SMS spam is widely viewed as far more intrusive than email spam, so is likely to generate more complaints, resulting in higher fines.
Largely due to the efforts of the ICO, SMS spam has massively reduced in recent years. Not long ago, most of us received multiple texts a month offering payday loans, PPI or accident compensation.
Using third-party data for spamming offers no protection
The fines serve as a powerful lesson to those companies using third-party data for direct marketing, who feel they are immune from prosecution, being one step removed from the process of actually sending email or texts.
‘We say it over again: any business that has instigated a marketing campaign is responsible for the information involved. Businesses need to get it right or we will take action’
– STEVE ECKERSLEY
Companies who purchase email or SMS data from third-party suppliers are responsible for conducting their own due diligence on the data. It is their responsibility to check that the data they are using has the correct ‘opt-in’. It is not acceptable to rely on third-party assurances that use of the data complies with the law. Businesses have to be able to demonstrate that people on the list have given their permission.
In February 2016, credit broker Digitonomy was fined £120,000 for being responsible for millions of texts being sent without proper consent.
“We say it over again: any business that has instigated a marketing campaign is responsible for the information involved. Businesses need to get it right or we will take action,” said Eckersley.
“Depending on the word of another company is simply not acceptable and is not an excuse. Digitonomy is paying a hefty price for not meeting its responsibilities.”
Bleak outlook for spammers
What this data makes clear is that there is no place to hide for organisations that attempt to ignore the rules. The ICO is sending a strong message that any company found to have been involved in illegal activity will be investigated and fined.
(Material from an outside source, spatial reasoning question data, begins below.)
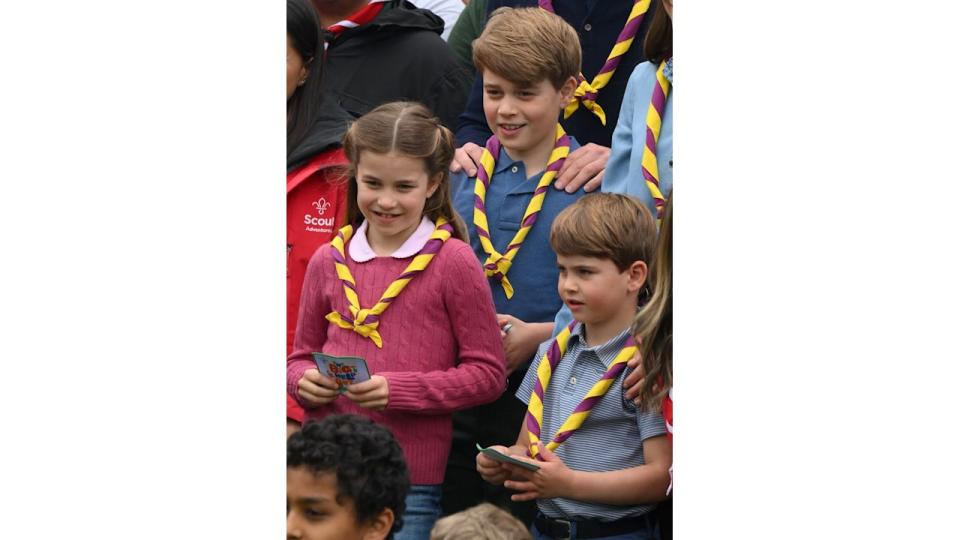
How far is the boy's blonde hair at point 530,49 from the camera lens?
3.87 metres

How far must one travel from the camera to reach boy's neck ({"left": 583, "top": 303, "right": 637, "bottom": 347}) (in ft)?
11.7

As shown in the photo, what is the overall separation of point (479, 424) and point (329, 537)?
0.62 meters

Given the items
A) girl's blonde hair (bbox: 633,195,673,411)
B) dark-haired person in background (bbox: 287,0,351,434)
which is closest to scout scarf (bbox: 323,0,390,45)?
dark-haired person in background (bbox: 287,0,351,434)

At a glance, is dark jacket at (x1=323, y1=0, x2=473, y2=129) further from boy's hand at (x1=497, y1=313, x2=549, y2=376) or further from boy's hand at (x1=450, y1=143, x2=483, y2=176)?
boy's hand at (x1=497, y1=313, x2=549, y2=376)

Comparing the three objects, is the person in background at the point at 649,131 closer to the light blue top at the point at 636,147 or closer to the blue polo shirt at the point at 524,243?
the light blue top at the point at 636,147

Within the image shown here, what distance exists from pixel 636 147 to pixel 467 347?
55 cm

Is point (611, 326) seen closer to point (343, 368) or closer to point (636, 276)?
point (636, 276)

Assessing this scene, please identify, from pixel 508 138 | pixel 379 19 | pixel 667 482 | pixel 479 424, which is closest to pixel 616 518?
pixel 667 482

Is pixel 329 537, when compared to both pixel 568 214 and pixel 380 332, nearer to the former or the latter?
pixel 380 332

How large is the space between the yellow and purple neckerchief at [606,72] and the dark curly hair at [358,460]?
0.96 meters

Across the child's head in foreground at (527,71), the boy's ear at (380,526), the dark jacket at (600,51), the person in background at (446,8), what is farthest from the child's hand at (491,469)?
the person in background at (446,8)

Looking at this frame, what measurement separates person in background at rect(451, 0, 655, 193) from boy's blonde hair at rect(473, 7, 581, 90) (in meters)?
0.10

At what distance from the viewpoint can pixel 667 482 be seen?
3424 millimetres

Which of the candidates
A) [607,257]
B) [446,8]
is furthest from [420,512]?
[446,8]
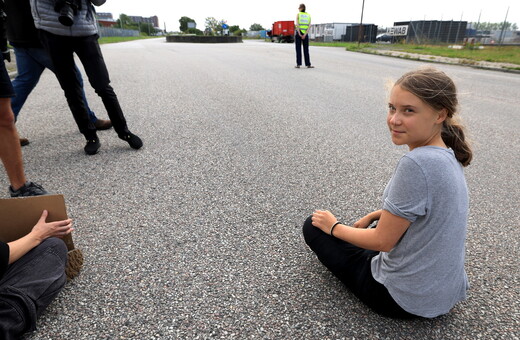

The risks strongly outweigh any perceived reward. Ignorance of the rules will offer companies no defence. It is the responsibility of organisations of all sizes to make sure that all their activities remain on the correct side of the law.
This zero-tolerance approach to rule-breaking may mean that spam becomes a thing of the past. We may be heading for a bright new age where our mobiles and inboxes remains spam-free and our junk folder weirdly empty. That would be something we could all look forward to.